Writing in Yes! A Journal of Positive Futures, psychologist David Myers sees this pattern of soaring wealth and shrinking spirit as “the American paradox.” He observes that at the beginning of the twenty-first century, Americans found themselves “with big houses and broken homes, high incomes and low morale, secured rights and diminished civility. We were excelling at making a living but too often failing at making a life. We celebrated our prosperity but yearned for purpose. We cherished our freedoms but longed for connection. In an age of plenty, we were feeling spiritual hunger. These facts of life lead us to a startling conclusion: Our becoming better off materially has not made us better off psychologically.”
Before it is too late, America should begin to move to a post-growth society where working life, the natural environment, our communities, and the public sector are no longer sacrificed for the sake of mere GDP growth; where the illusory promises of continuous growth no longer provide an excuse for neglecting to deal generously with compelling social needs; and where citizen democracy is no longer held hostage to the growth imperative.
For the most part, advocates for change have worked within the current system of political economy, but in the end, this approach will not succeed when what is needed is transformative change in the system itself. The case for immediate action on issues like health care and climate change is compelling, but the social and environmental challenges just reviewed will not yield to problem-solving incrementalism. Environmentalists and other progressives have gone down the path of incremental reform for decades, and the results of that experiment are in. The roots of our environmental and social problems are deeply systemic and thus require transformational change—the shift to a new, sustaining economy ushered in by a new politics. George Bernard Shaw famously said that all progress depends on not being reasonable. It’s time for a large amount of civic unreasonableness.

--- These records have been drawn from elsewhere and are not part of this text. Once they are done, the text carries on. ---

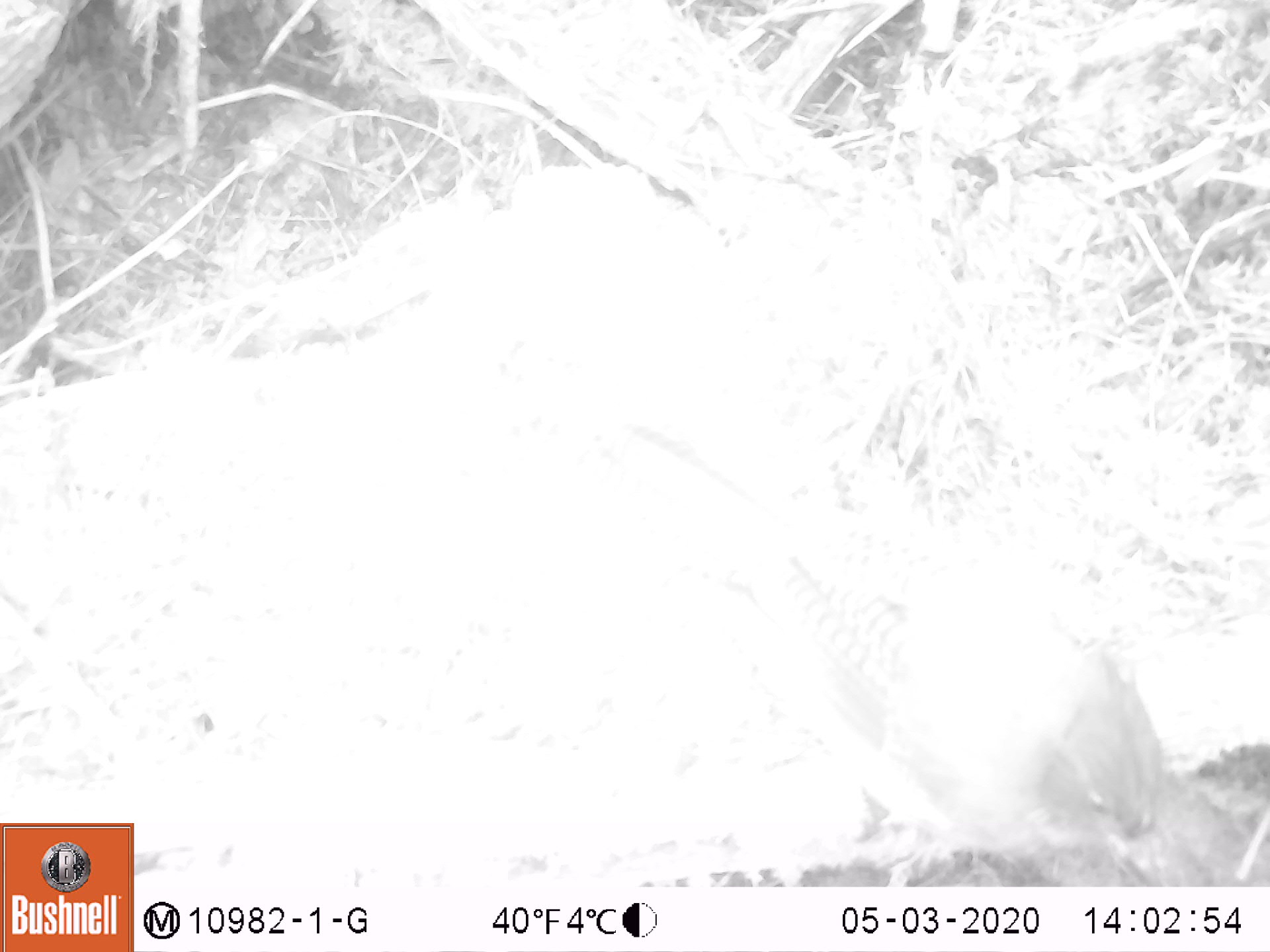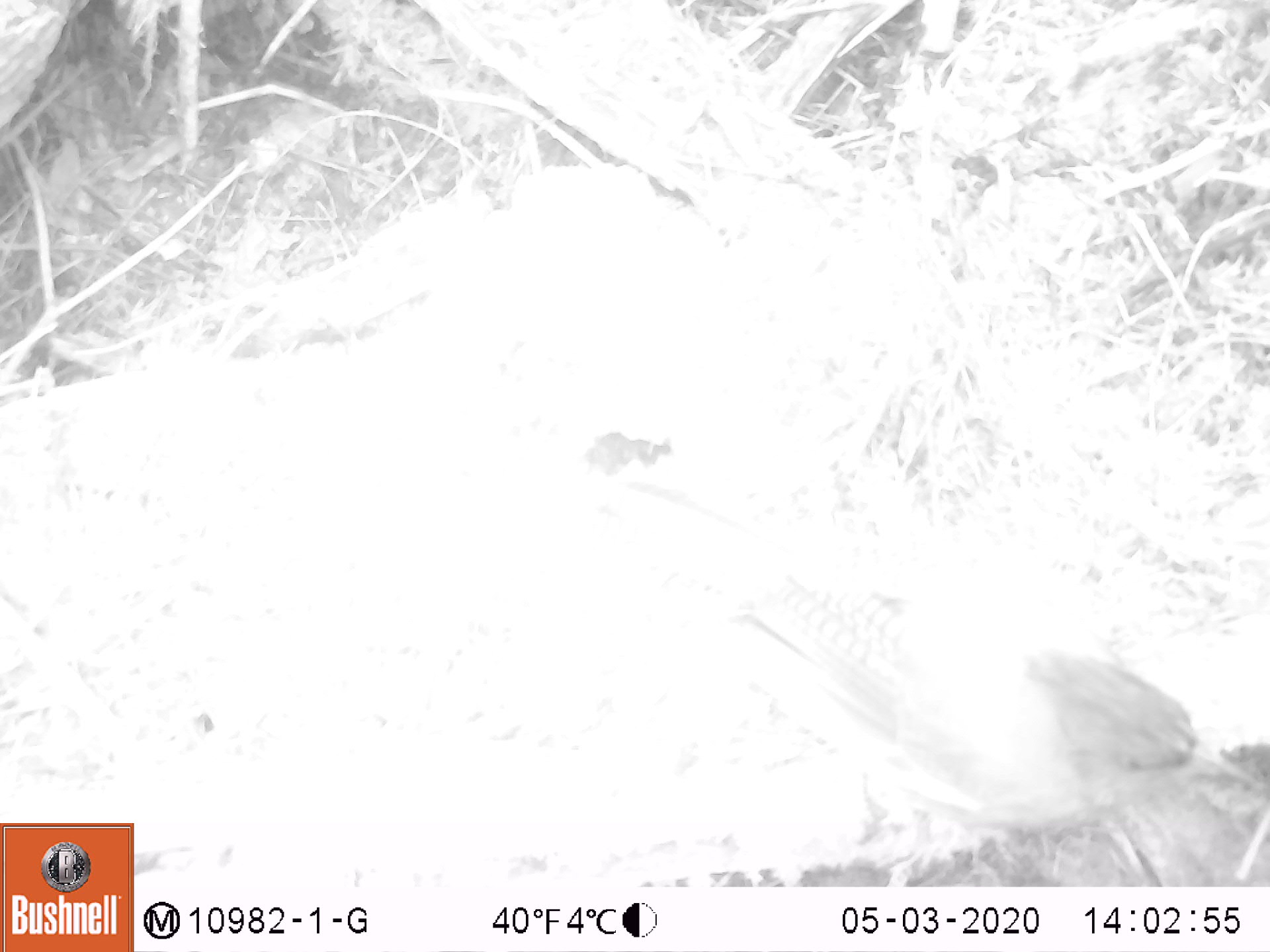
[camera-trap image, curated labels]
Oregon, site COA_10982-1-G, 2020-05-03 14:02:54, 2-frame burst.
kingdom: Animalia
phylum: Chordata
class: Aves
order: Passeriformes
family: Corvidae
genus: Cyanocitta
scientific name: Cyanocitta stelleri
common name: steller's jay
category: stellers jay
Stellers jay (steller's jay) (Cyanocitta stelleri).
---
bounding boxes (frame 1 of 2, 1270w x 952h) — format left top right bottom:
stellers jay: 609 421 1183 875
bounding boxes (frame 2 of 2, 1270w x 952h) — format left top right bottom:
stellers jay: 595 464 1233 833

What circumstances might make transformational change and the birth of a sustaining economy possible? A decline in legitimacy as the system fails to deliver social and environmental well-being, together with a mounting sense of crisis and loss—both occurring at a time of wise leadership and accompanied by the articulation of a new American narrative or story and by the appearance across the landscape of new and appropriate models—were all these to come together, real change would be possible. Most of all, what is needed is a new politics and a new social movement, powerful and inclusive. The best hope for such a new political dynamic is a fusion of those concerned about environment, social justice, and political democracy into one progressive force. They all have a shared fate because they face the same reality: a political economy that does not prioritize sustaining human and natural communities.
Gus Speth is a Professor in the Practice of Environmental Policy at Yale University. He founded the World Resources Institute & co-founded the Natural Resources Defense Council. Artwork: Sam Francis, 1990, Untitled.